Version: Next

LLMInferenceService Architecture Deep Dive

This guide provides an in-depth look at the LLMInferenceService architecture, component interactions, and advanced patterns for production deployments.

Prerequisites: Familiarity with core concepts and configuration is recommended.

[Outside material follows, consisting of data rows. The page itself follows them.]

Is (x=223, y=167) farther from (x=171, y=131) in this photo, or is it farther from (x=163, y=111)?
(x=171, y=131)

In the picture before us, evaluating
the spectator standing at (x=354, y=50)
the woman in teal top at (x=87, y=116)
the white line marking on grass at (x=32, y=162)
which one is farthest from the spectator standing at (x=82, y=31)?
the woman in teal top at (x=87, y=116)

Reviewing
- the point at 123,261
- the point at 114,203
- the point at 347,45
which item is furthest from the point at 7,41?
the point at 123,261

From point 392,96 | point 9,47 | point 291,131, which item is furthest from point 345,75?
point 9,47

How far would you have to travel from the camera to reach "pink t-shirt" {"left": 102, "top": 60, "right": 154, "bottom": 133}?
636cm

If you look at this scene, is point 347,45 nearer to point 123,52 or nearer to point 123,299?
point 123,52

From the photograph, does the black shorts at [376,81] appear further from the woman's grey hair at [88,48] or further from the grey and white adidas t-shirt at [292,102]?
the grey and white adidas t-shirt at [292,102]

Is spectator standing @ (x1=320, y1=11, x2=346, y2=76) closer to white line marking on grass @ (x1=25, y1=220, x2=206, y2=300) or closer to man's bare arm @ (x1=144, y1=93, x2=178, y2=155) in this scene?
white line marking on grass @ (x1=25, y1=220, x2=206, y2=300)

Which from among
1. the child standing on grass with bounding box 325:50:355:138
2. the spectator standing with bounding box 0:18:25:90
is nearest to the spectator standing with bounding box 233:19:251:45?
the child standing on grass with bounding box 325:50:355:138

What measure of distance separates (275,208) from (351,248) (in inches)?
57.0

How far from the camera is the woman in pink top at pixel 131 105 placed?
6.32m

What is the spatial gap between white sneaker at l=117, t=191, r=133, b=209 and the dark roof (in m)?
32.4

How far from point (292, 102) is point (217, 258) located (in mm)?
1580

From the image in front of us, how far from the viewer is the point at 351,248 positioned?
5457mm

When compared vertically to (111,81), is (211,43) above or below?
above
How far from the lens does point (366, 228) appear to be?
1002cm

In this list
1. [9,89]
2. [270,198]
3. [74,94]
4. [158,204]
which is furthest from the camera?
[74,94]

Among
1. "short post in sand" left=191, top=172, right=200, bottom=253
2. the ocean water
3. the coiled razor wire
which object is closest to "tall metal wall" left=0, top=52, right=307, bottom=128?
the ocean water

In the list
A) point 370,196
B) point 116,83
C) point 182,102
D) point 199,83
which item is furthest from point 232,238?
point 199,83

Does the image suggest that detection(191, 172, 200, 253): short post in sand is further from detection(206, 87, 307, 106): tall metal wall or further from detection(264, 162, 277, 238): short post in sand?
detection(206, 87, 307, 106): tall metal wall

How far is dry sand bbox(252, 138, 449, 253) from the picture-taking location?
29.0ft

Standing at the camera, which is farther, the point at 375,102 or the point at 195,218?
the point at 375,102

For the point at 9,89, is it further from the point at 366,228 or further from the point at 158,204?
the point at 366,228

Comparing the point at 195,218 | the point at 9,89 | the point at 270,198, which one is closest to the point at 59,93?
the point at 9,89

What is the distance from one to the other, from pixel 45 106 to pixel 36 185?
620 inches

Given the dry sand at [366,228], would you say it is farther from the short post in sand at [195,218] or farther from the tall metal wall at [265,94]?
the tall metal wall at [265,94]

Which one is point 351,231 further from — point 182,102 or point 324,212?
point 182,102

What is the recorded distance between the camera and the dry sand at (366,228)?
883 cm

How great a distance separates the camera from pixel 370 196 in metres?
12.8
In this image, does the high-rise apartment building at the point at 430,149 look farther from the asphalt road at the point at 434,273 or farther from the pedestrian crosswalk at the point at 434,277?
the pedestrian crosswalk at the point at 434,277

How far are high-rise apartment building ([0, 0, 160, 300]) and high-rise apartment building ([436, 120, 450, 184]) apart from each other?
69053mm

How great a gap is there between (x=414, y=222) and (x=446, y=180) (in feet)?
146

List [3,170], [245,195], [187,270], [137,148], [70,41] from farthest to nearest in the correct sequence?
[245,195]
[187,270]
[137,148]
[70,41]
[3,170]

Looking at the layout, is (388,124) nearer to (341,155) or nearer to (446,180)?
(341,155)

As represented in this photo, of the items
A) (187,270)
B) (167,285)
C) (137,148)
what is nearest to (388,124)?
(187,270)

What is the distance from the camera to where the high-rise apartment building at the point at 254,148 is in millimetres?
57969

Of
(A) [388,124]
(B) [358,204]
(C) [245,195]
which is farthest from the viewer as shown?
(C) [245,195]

System Architecture Overview

Gateway Architecture

What is a Gateway?

A Gateway is the entry point for external traffic into the Kubernetes cluster. It's a Kubernetes Gateway API resource that:

Defines listeners (HTTP, HTTPS, ports)
Configures TLS termination
Managed by a Gateway Provider (Envoy Gateway, Istio, etc.)
Can be cluster-scoped or namespace-scoped

Managed vs Referenced Gateway

Managed Gateway (Default)

spec:
  router:
    gateway: {}  # KServe creates Gateway automatically

What KServe creates

apiVersion: gateway.networking.k8s.io/v1
kind: Gateway
metadata:
  name: llama-3-8b-kserve-gateway
  namespace: default
spec:
  gatewayClassName: eg  # Default: Envoy Gateway
  listeners:
    - name: http
      port: 80
      protocol: HTTP

Referenced Gateway (Existing)

spec:
  router:
    gateway:
      refs:
        - name: my-custom-gateway
          namespace: istio-system

Use case: Shared gateway across multiple services.

HTTPRoute Architecture

What is an HTTPRoute?

An HTTPRoute defines path-based routing rules that connect Gateways to backend services (InferencePools or Services).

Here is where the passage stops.